British foreign secretary Arthur Balfour allegedly claimed in the early 20th century that "the motor-car will help solve the congestion of traffic." Today's city planners must not know whether to laugh or cry at this woefully misguided prediction, especially those tasked with tackling debilitating traffic in the context of burgeoning urban populations in the Global South. Faced with immense road congestion, Surabaya and Nairobi have turned to rapid mass transit solutions while Bogotá and Cairo are counting on the integration of bus and metro to relieve the prevalence of cars on the roads.
Surabaya is a center of industry and education that draws workers from its smaller neighboring cities. Currently, buses and trains lack well-integrated schedules and transit locations. Commuters view cars and motorcycles as more efficient alternatives to public transport and narrow roads further exacerbate traffic. To address these issues, the city government is developing plans for a Rapid Mass Transit system based on monorails and trams. Trams will serve multiple north-south corridors while the monorail will run east-west. Additional services will connect "park and ride" facilities to the monorail and tram hubs. In order to make transport changes legible to residents, tracking technology will identify the most efficient combination of available public transportation modes to reach a commuter's destination.

**DIRECTIONS FOR THIS TASK:** Which cities does the text on urban traffic congestion name? The records come from a separate source.

Records:

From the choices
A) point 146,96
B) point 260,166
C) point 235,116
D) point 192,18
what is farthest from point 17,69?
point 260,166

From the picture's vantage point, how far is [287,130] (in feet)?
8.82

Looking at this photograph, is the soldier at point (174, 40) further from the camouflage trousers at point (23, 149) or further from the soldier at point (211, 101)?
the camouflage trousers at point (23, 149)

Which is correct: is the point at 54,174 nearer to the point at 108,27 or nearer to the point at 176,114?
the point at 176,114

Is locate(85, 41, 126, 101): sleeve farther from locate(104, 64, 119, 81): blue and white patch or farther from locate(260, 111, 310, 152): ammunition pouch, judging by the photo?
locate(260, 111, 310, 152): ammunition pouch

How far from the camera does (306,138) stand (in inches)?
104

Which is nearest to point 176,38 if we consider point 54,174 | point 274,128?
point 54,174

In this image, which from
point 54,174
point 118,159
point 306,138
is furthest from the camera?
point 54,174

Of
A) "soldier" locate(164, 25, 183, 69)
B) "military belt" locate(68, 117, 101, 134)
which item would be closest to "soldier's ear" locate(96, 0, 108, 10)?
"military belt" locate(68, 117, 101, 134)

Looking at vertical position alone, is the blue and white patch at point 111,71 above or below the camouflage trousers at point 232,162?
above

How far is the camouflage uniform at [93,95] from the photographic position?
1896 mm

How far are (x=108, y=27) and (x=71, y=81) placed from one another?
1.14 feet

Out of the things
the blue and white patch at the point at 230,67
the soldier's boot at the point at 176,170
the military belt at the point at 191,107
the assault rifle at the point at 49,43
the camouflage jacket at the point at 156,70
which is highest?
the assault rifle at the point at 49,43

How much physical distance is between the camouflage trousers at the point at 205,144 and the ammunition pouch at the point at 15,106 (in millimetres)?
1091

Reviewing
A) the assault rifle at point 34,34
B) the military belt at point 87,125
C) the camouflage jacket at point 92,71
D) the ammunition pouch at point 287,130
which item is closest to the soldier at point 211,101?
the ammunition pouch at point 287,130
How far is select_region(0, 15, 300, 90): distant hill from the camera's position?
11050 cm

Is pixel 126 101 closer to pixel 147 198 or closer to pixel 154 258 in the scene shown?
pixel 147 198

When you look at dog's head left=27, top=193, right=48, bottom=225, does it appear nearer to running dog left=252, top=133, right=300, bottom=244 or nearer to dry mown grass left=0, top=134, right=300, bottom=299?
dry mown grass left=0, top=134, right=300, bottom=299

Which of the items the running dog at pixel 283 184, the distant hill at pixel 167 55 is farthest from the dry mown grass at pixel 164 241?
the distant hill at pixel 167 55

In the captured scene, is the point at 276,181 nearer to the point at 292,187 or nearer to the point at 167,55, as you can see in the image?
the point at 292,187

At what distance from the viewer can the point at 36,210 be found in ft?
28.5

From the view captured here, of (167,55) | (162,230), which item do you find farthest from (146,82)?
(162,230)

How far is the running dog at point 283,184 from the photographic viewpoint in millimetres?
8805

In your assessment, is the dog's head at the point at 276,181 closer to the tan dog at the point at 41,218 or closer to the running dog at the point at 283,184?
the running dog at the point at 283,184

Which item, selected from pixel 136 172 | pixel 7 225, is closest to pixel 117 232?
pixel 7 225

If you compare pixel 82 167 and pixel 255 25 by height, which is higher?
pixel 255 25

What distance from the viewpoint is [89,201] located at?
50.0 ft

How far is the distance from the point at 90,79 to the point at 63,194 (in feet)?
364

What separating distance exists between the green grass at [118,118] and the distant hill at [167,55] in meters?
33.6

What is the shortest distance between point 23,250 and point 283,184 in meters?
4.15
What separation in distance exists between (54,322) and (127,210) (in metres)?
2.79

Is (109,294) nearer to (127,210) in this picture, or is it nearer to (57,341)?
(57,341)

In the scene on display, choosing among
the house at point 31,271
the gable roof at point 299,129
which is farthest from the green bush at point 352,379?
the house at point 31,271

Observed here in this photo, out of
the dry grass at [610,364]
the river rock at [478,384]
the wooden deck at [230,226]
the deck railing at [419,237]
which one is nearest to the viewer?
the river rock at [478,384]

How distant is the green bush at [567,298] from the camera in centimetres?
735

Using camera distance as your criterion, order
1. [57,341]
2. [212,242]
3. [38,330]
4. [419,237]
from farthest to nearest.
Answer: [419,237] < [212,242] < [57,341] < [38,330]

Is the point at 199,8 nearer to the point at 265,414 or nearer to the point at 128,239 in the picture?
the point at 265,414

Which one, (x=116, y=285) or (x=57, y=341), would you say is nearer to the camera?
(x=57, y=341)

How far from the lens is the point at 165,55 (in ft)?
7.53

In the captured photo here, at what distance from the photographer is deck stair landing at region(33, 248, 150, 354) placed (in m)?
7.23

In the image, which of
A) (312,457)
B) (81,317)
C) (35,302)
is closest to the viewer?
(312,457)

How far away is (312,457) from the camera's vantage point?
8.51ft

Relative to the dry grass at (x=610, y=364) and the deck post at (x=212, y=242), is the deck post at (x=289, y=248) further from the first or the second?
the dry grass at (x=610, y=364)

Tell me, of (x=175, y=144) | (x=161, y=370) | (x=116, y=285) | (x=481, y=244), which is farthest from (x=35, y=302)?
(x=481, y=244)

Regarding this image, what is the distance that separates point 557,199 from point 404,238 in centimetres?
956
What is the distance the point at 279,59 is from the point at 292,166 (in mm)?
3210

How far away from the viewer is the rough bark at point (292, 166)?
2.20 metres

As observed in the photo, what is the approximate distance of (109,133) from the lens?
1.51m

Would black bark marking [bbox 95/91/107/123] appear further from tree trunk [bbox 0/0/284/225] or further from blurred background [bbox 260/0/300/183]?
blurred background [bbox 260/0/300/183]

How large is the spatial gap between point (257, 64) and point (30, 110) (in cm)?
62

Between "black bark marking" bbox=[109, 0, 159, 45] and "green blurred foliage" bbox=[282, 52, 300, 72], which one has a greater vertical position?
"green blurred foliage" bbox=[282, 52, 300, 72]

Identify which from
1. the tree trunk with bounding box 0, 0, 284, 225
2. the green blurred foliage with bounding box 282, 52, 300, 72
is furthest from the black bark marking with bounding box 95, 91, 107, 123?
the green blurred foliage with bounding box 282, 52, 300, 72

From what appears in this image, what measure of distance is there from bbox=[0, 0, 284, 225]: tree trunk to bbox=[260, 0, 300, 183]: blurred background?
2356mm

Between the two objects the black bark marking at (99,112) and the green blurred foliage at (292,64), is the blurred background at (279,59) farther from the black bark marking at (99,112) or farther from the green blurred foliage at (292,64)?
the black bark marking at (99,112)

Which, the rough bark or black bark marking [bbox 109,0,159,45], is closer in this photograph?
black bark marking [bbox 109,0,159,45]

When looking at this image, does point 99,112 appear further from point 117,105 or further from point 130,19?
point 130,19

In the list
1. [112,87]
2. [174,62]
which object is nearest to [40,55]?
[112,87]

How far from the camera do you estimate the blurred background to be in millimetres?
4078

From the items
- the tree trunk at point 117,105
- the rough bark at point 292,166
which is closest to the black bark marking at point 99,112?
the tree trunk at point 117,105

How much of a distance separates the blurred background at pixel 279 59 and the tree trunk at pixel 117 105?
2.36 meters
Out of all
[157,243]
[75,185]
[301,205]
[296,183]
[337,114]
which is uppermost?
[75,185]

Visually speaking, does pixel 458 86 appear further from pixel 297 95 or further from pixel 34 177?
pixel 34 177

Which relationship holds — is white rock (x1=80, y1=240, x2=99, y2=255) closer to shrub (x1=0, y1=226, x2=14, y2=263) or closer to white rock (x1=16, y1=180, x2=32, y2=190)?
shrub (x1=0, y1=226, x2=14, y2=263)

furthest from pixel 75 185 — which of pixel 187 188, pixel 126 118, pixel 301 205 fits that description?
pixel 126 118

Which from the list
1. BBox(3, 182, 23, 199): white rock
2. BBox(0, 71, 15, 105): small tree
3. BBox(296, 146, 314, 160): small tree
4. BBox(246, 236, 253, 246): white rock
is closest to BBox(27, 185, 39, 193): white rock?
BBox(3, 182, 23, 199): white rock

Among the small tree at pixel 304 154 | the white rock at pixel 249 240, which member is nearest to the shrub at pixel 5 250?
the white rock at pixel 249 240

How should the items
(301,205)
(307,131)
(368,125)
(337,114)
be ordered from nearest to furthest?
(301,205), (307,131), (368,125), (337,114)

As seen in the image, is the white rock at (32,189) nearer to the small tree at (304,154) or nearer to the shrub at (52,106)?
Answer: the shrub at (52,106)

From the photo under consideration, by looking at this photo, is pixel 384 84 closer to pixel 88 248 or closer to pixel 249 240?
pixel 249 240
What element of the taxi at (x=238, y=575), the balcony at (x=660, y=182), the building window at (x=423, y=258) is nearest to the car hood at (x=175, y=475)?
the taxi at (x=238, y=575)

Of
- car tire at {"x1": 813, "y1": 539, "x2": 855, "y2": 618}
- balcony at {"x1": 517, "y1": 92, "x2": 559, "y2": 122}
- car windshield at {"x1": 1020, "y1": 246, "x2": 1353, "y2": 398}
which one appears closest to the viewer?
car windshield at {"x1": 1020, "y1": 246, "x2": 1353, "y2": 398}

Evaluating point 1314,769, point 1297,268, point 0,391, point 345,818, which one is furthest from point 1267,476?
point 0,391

**WRITTEN RESPONSE:** Surabaya, Nairobi, Bogotá, Cairo